Dirty Dishes: A Restaurateur's Story of Passion, Pain, and Pasta Pino Luongo and Andrew Friedman, foreword by Anthony Bourdain. Bloomsbury, $25 (272p) ISBN 978-1-59691-442-1

In his meandering memoir, New York restaurateur Luongo traces his “American success story” from a hasty, draft-dodging flight from Italy to his current position as a chef at the Upper East Side's Centolire. His rise from busboy to chef at Il Cantinori and the star-studded Sapore di Mare remains far more interesting than his descent and “death sentence” with a failed corporate Tuscan restaurant chain. Friedman (Breaking Back, and co-writer of several cookbooks) makes brief appearances as the writer assisting Luongo with his bad boy cooking memoir—and Luongo is shaped into both an uncompromising, confrontational chef and a person with an affection for his mother and good food. If it weren't for his uncompromising love of Italian food throughout, Luongo's reminiscences might seem bitter. He has a tendency to drop too many names and fight other celebrities' sense of entitlement. The trendsetting chef helped popularize Tuscan cooking and tells an engaging story even when he orbits outside the intense clatter of the kitchen. The book might disappoint hardcore foodies if it were not for a few incisive remarks on restaurant design, pasta portioning, how to skewer a critic—and recipes. (Jan.)

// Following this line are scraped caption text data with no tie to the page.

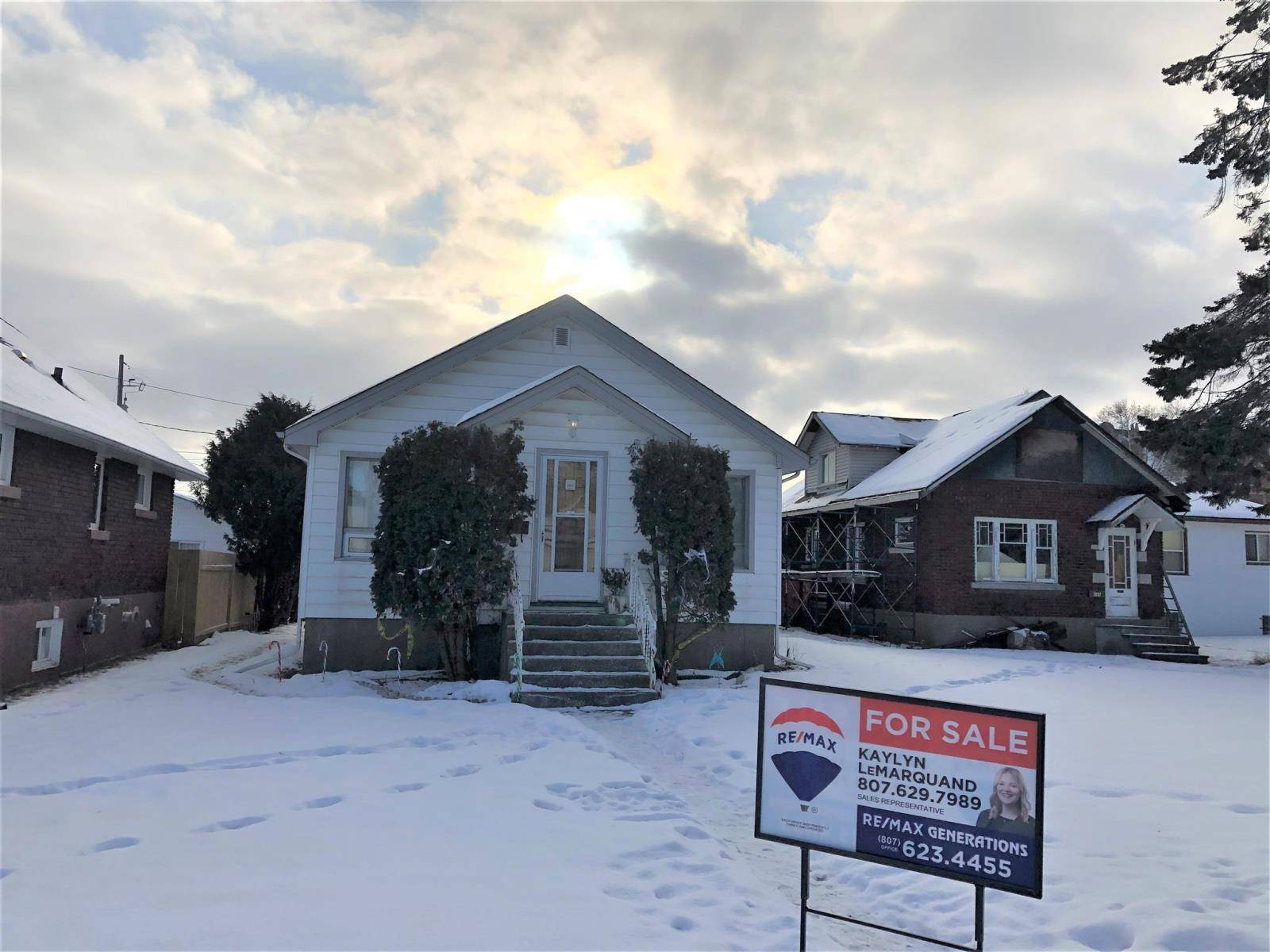 House for sale at 646 Southern Ave Thunder Bay Ontario - MLS: TB193887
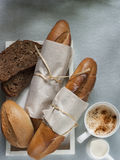 Bäckerei, die gesundes Lebensmittel anredet Lizenzfreie Stockbilder
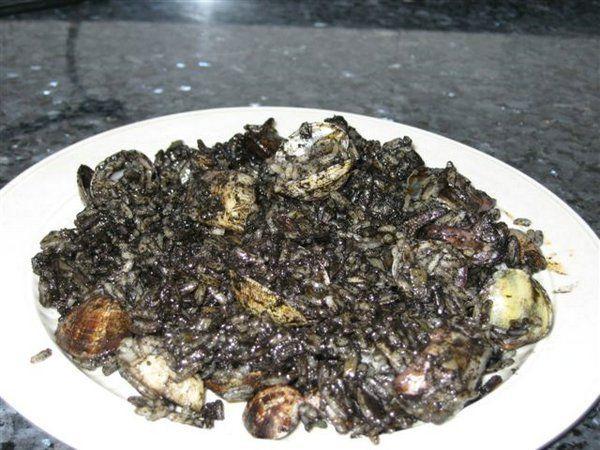 Arroz Negro. Un buen plato en Las Palmeras de Torredembarra.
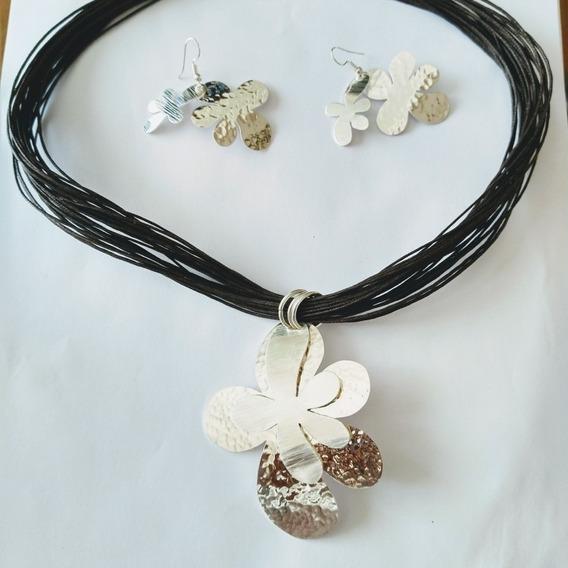 Collar Con Dije En Forma De Flor Incluye Aretes De Plata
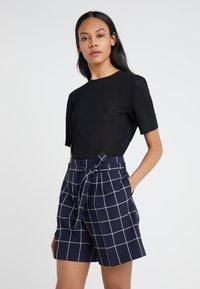 Filippa K - TEE - T-shirts - black - 0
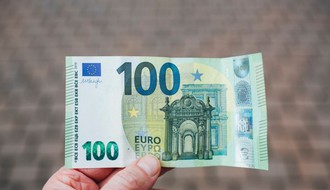 Da li postoji rok za podizanje pomoći od 100 evra sa namenskog računa?
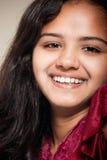 радостное красивейшей девушки индийское стоковые изображения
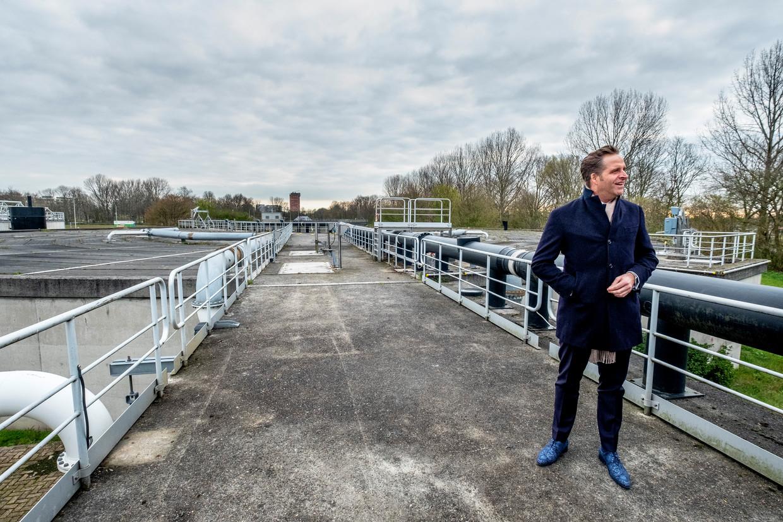 Minister Hugo de Jonge bij de rioolwaterzuivering in Leiden.   Beeld Raymond Rutting / de Volkskrant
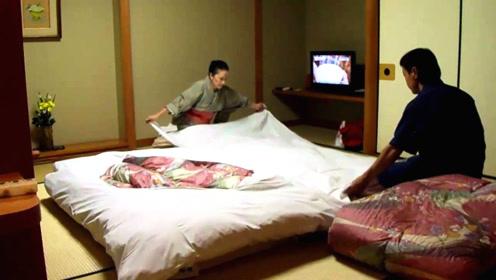为什么日本人现在还在地上铺床睡?买张床那么难吗?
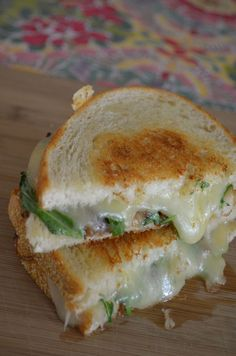 Grilled Cheese And Short Rib Sandwiches With Pickled Caramelized ...
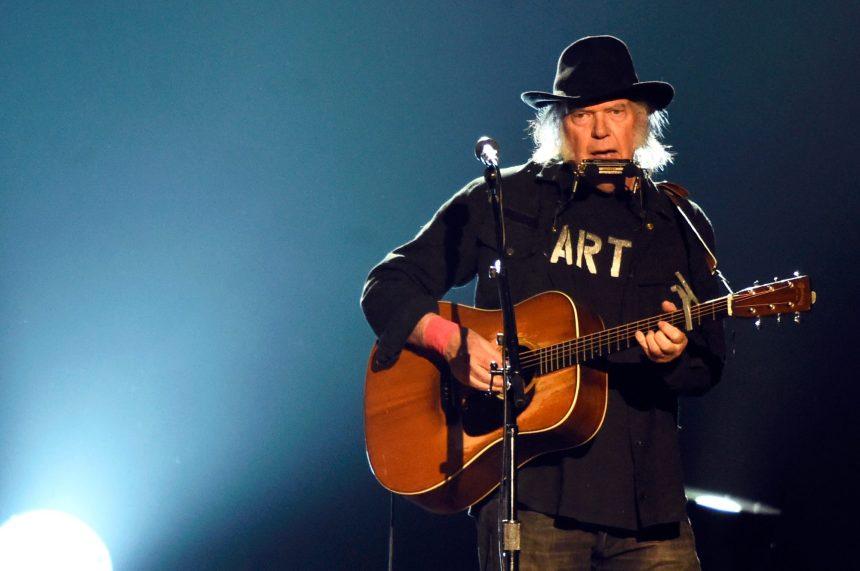 Après Dylan, Neil Young vend une partie de ses droits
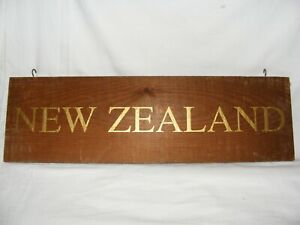 VINTAGE-WOODEN-WINE-COUNTRY-REGION-NEW-ZEALAND-SIGN-DISPLAY-BAR-RESTAURANT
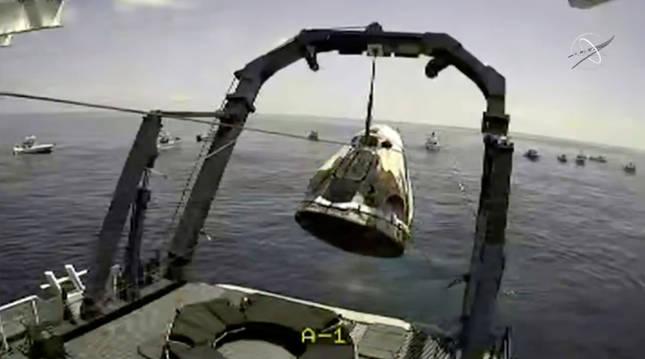 La cápsula con los astronautas de la NASA, en el Golfo de México.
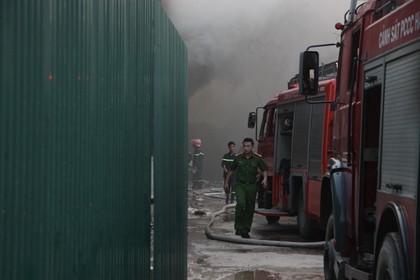 Cháy lớn cạnh một cây xăng - ảnh 3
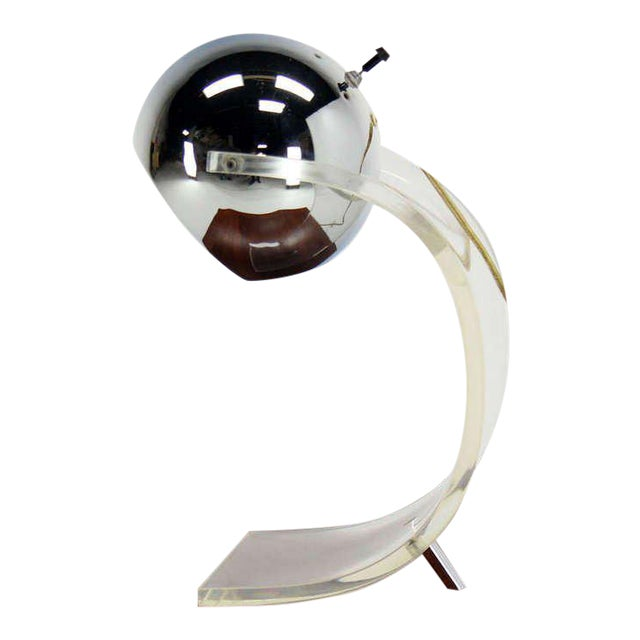 Metal Vintage Mid Century Chrome Globe and Lucite Base Table Lamp For Sale - Image 7 of 7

Tear Down This Myth: How the Reagan Legacy Had Distorted Our Politics and Haunts Our Future Will Bunch. Free Press, $24 (192p) ISBN 978-1-4165-9762-9

In an attempt to challenge the legend that has sprung up around Ronald Reagan's presidency over the past decade, Bunch, a Pulitzer Prize–winning journalist, argues that the Reagan “myth” is dangerous because, unlike other American presidents held up as heroes, like Abraham Lincoln or Thomas Jefferson, reverence for Reagan did not emerge organically. Rather, the GOP hatched the Reagan myth, feeding it to the news media “for purposes that were essentially partisan in nature... pulling off a maneuver that was unprecedented in American history.” The result has been a simplified reconstruction of Reagan, from far from universally popular president to the man who ended the Cold War and spurred unprecedented economic growth. Bunch contends Reagan was responsible for neither, at least not singlehandedly. Instead, he claims that the 40th president's real achievement lay in his ability to compromise, an element of his leadership conservatives have ignored since he left office. Neither Bunch's arguments nor his prose are powerful enough to do more than slightly tarnish Reagan's halo, but his book capably puts into perspective an imperfect but fascinating administration. (Feb.)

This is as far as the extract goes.